Problemas de utilização
Se o Apple Music fosse uma aplicação para iPhone ou iPad, os problemas não seriam graves. Alguma lentidão (ainda assim, melhor que o Spotify neste capítulo), um ou outro crash inexplicável e ainda algumas canções que teimam em não tocar – tudo isso seria compreensível. Mas o facto de termos de lidar com o iTunes no Mac, cada vez mais parecido com o monstro de Frankenstein, já que é pau para toda a obra (compra de música e livros, aluguer de filmes, streaming de música, gestão da coleção de música, sincronização do iPhone…), parece um teste à nossa capacidade de resistência. É frustrante, complicado, muitas vezes sem sentido e geralmente desagradável. Enquanto não resolverem este problema chamado iTunes, dificilmente conseguirão convencer-me.
Ouvir rádio
Não sei exatamente o que se pode dizer sobre um serviço de rádio, sobretudo não sendo eu particularmente ativo nessa área. Beats 1 é uma estação de rádio, tem música e conversa e funciona 24 horas por dia como quase todas as rádios que eu conheço. Não perdi muito tempo com esta parte do serviço mas ouvi um bocadinho e pareceu-me… rádio. Quanto às rádios temáticas, enfim, são como playlists… mas não sabemos o que vai tocar a seguir. Funcionam exatamente como as rádios dos outros serviços de streaming. A sério, o que mais se pode dizer?

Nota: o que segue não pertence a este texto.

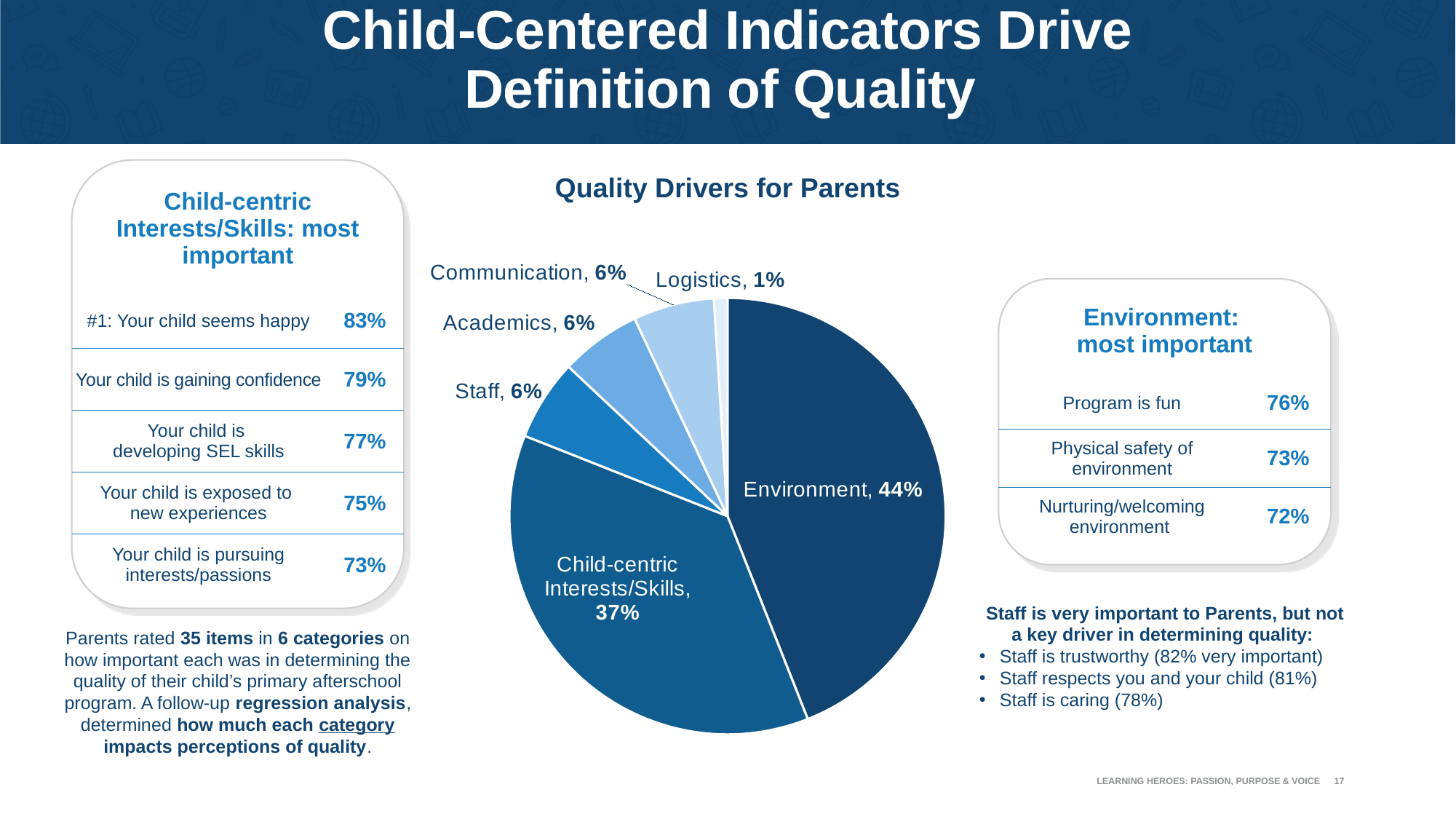
Which category has the smallest slice of the pie? Logistics Which is larger, the Academics slice or the Logistics slice? Academics What is the difference between the Environment and Child-centric Interests/Skills slices? 7% Which category has the largest slice of the pie? Environment What share of the pie does Environment account for? 44% What is the value for Logistics? 1% What is the title of the chart? Quality Drivers for Parents What is the combined share of Environment and Child-centric Interests/Skills? 81% What is the value for Child-centric Interests/Skills? 37% What is the value for Staff? 6% How many categories are shown in the pie chart? 6 What kind of chart is shown on the slide? pie chart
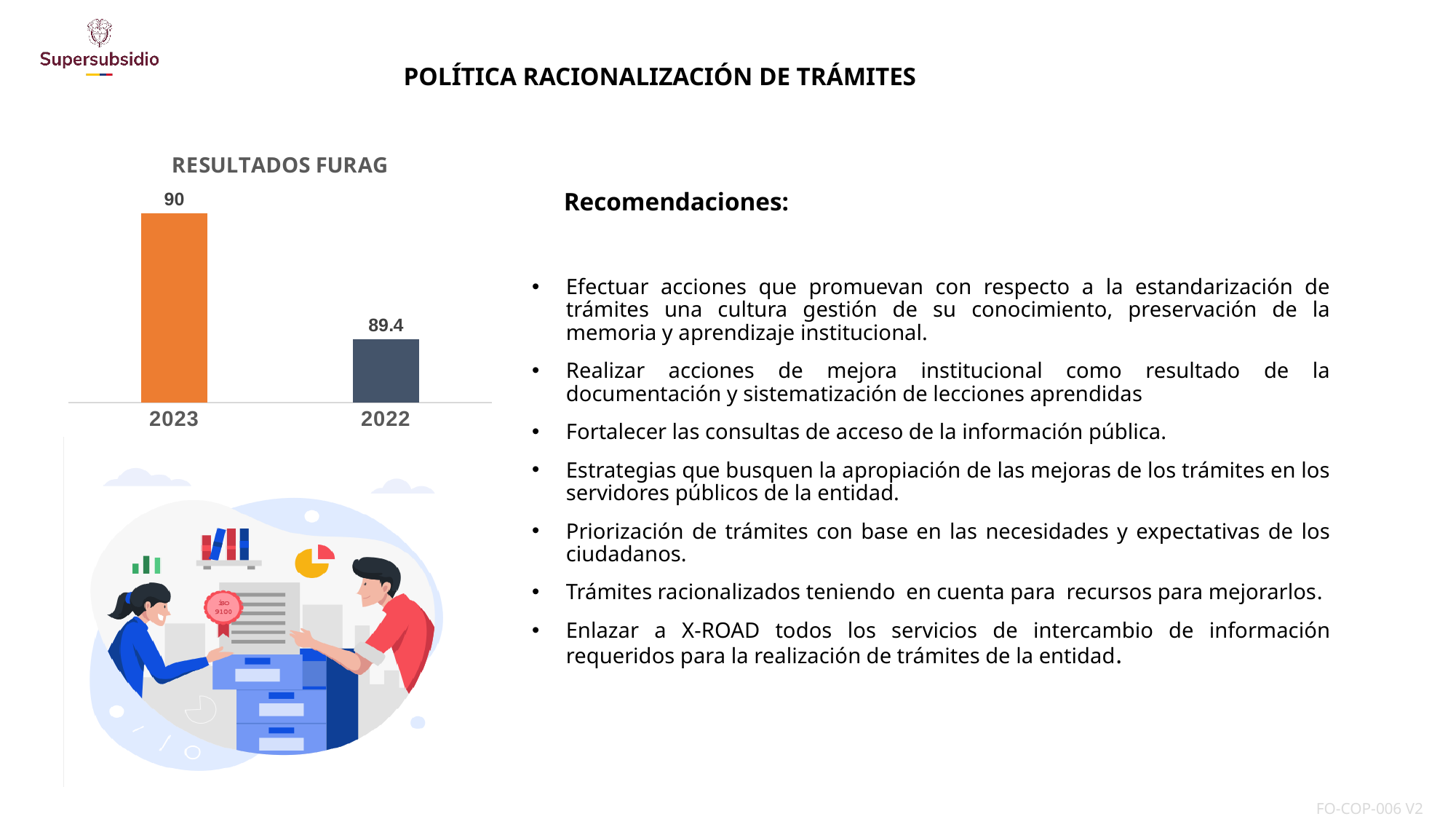
Reading the RESULTADOS FURAG chart from left to right (2023 to 2022), do the values rise or fall? fall What type of chart is RESULTADOS FURAG? bar chart What is the value for 2023 in the RESULTADOS FURAG chart? 90 How many bars are shown in the RESULTADOS FURAG chart? 2 Which year has the lowest value in the RESULTADOS FURAG chart? 2022 In the RESULTADOS FURAG chart, is the value for 2023 larger or smaller than the value for 2022? larger What colour is the bar for 2023 in the RESULTADOS FURAG chart? orange What is the value for 2022 in the RESULTADOS FURAG chart? 89.4 Which year has the highest value in the RESULTADOS FURAG chart? 2023 What is the difference between the 2023 and 2022 values in the RESULTADOS FURAG chart? 0.6 What is the title of the chart on the slide? RESULTADOS FURAG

Ping Connect, ou como é difícil ser social
O Connect promete ser o Facebook, o MySpace, a parte social do Spotify, o Twitter, o Instagram e o novo Ping da Apple e, como tal, nunca conseguirá ser nada. É o que acontece quando um serviço que quer ser social não sai do seu condomínio fechado. Para terem uma ideia, nos primeiros seis dias de utilização do Apple Music, tive os mesmos dois posts de artistas que tinha quando entrei. E o ritmo não melhorou especialmente nos últimos meses. A minha previsão é a de que o Connect desapareça do mapa se não conseguir abrir-se ao mundo.
Além de tudo isto, não consigo seguir os meus amigos, ouvir as músicas que partilham ou criar playlists colaborativas – tudo coisas que se fazem bastante bem no Spotify, que ainda permite trocar mensagens e partilhar posts nas principais redes sociais e incorporar playlists e álbuns em páginas web (como fazemos de vez em quando por aqui).

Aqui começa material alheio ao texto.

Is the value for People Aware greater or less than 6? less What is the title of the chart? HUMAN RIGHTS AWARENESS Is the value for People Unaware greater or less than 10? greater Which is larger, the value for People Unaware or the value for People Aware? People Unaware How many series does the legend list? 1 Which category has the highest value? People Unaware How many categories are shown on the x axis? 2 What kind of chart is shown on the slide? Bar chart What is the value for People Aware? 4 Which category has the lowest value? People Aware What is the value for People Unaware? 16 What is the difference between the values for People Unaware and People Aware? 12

Conclusão: subscrever ou não?
Para mim, o Apple Music é uma desilusão. Tem um bom catálogo e, para uma utilização simples, cumpre o objetivo. Mas esperava-se muito mais qualidade e menos problemas. A má integração do serviço com o resto do ecossistema é para mim o principal problema de um serviço que não brilha especialmente em quase nenhum campo, com a possível exceção da descoberta/curadoria musical. Mas mesmo isto não é nada que, um bocadinho melhor ou um bocadinho pior, não exista já na concorrência.

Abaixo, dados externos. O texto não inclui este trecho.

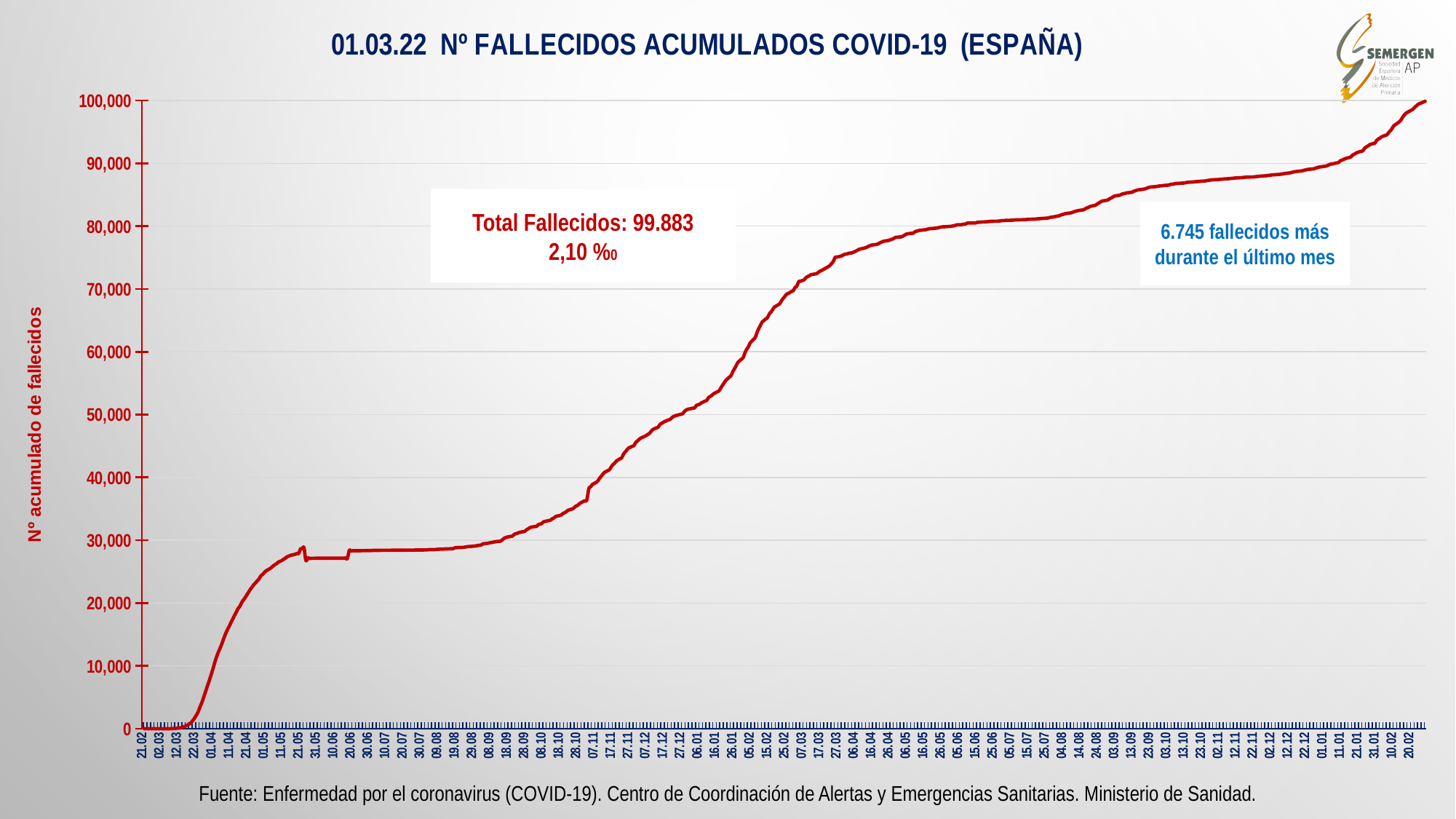
Is the value for 27.03 greater or less than 70,000? greater What is the title of the chart? 01.03.22 Nº FALLECIDOS ACUMULADOS COVID-19 (ESPAÑA) Is the value for 20.02 greater or less than 90,000? greater Is the value for 07.11 greater or less than 30,000? greater What total number of deaths (Total Fallecidos) is printed on the chart? 99.883 Which of the two dates has the larger value, 11.05 or 17.12? 17.12 Do the values rise or fall along the x axis from 21.02 to 20.02? rise According to the annotation, how many more deaths occurred during the last month? 6.745 What kind of chart is shown on the slide? line chart What is the label of the vertical axis? Nº acumulado de fallecidos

Lançar um serviço sem funcionalidades inovadoras não é algo inédito para a Apple – o que é inédito é um produto final sem inovações não ser sequer mais simples ou agradável de utilizar do que os concorrentes. Não é, disso podem ter a certeza.
Não vou subscrever o Apple Music e não o recomendo particularmente. Não está ao nível do Spotify, cujo serviço premium subscrevo há mais de dois anos sem grandes motivos de queixa.
As próximas evoluções do serviço poderão mudar a minha opinião mas para já… não.